O estudo analisa os reacendimentos do Verão de 2010, que representaram 17,2% dos 14.551 incêndios contabilizados nessa estação, dando origem a quase mais 2500 fogos. Os dados do Instituto da Conservação da Natureza e das Florestas contabilizavam em 2014 apenas 237 reacendimentos, um número substancialmente inferior aos 1526 da média da década 2004-2013. Realça-se, contudo, que 2014 foi um dos anos que registou o menor número de ocorrências (7085) de sempre, sendo necessário recuar até 1988 para encontrar um ano com menos ignições. Em 2014 a percentagem de reacendimentos ficou-se, por isso, pelos 3,3%, menos de metade dos 7,2% da média 2004-2013.

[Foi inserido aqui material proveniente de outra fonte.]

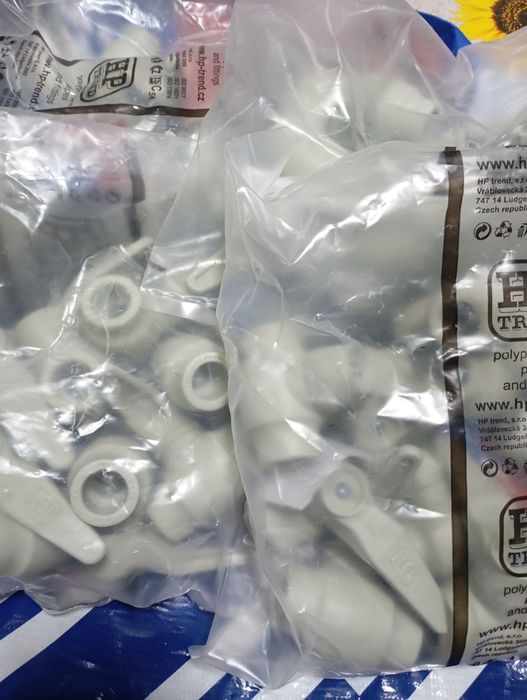 Ппр В и К части на HP Trend Чехия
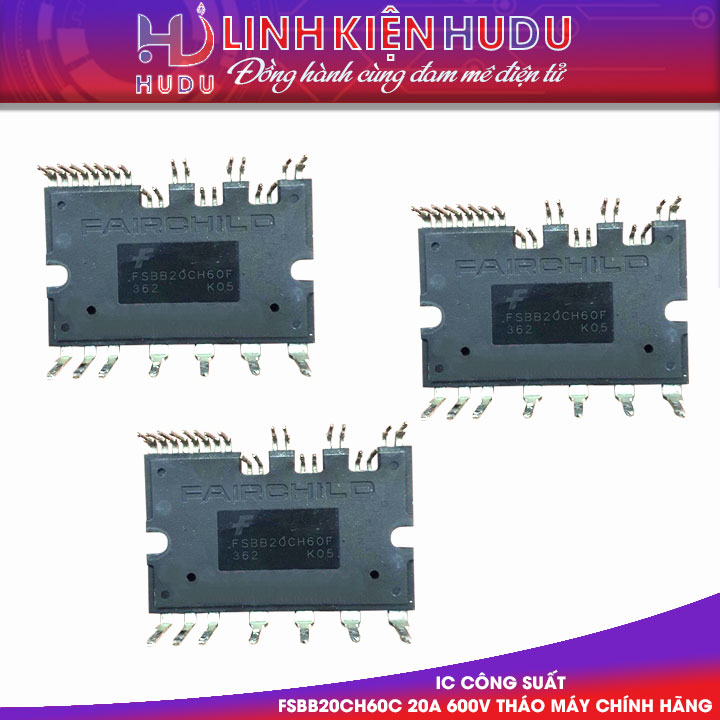 FSBB20CH60C tháo máy chính hãng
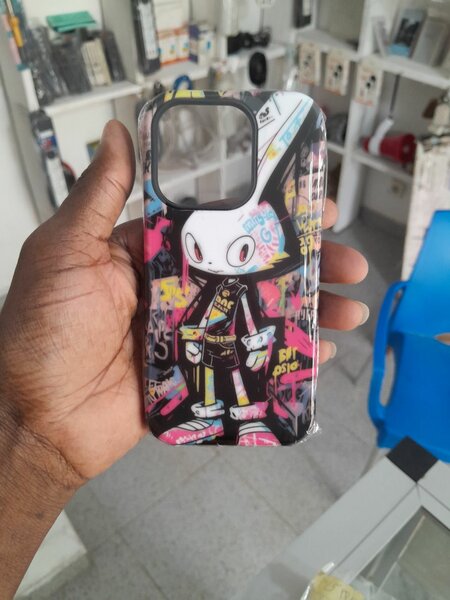 Coque Graffiti Art 15pro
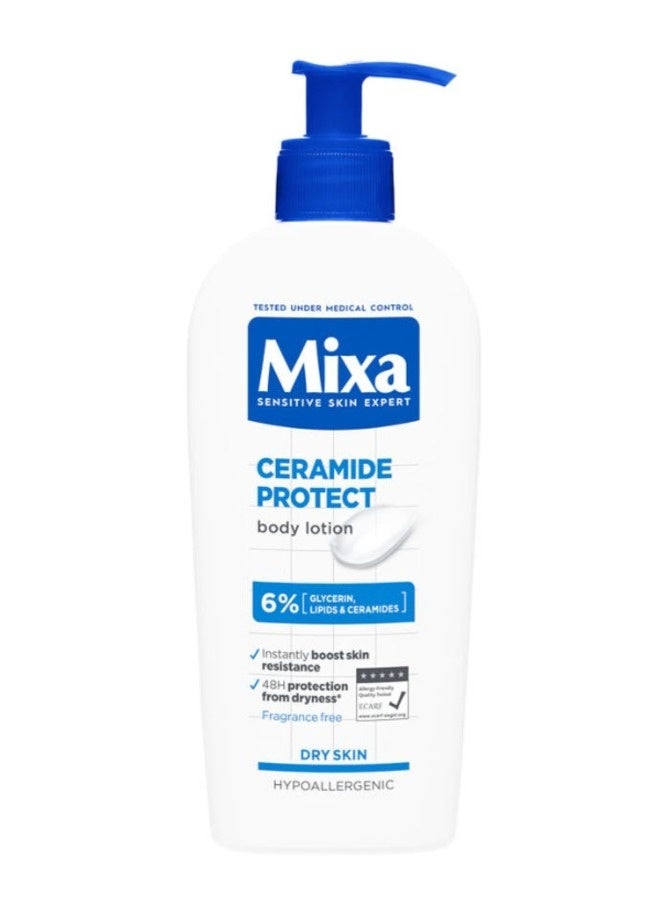 مكسا كريم للبشرة الجافة جدا والمجهدة مرطب للعناية بحماية حاجز حماية من السيراميد 250 مل - Image 1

O Plano Nacional de Defesa da Floresta Contra Incêndios, publicado em Maio de 2006, definiu como objectivo a redução da percentagem dos reacendimentos para 1% do número de ocorrências. “Contudo este objectivo nunca foi atingido e pode ser demasiado ambicioso”, notam os investigadores no artigo.   

Muitos dos reacendimentos ocorrem em zonas inacessíveis onde não se faz correctamente o rescaldo, uma tarefa que implica a eliminação de todas as áreas quentes e a remoção do material em combustão. Estas operações são feitas na maior parte dos casos exclusivamente com água, sem a utilização das ferramentas manuais adequadas para consolidar o perímetro de segurança, constata-se. “A falta de especialização das equipas de combate a incêndios com ferramentas manuais  é uma enorme limitação táctica”, afirma-se no estudo. Este é outro dos problemas referido pelos especialistas, que acrescentam como outros factores explicativos dos reacendimentos as características físicas do local, nomeadamente o tipo de solo e de combustível.

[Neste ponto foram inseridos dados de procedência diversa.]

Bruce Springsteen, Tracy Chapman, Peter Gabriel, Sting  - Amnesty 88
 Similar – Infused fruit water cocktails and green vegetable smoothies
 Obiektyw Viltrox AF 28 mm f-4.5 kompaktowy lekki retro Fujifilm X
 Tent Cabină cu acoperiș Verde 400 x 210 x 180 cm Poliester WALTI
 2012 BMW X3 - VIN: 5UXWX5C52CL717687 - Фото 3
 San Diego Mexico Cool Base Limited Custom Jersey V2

Os autores do estudo analisaram a genealogia dos reacendimentos tendo encontrado um "fogo mãe" que deu origem a 28 focos secundários, alguns “netos”, “bisnetos” e até “trinetos” do incêndio inicial. O mais comum, contudo, é haver apenas um reacendimento, o que ocorreu em 786 casos. Foram 189 as ignições que recomeçaram a arder duas vezes e 100 as que reacenderam três vezes.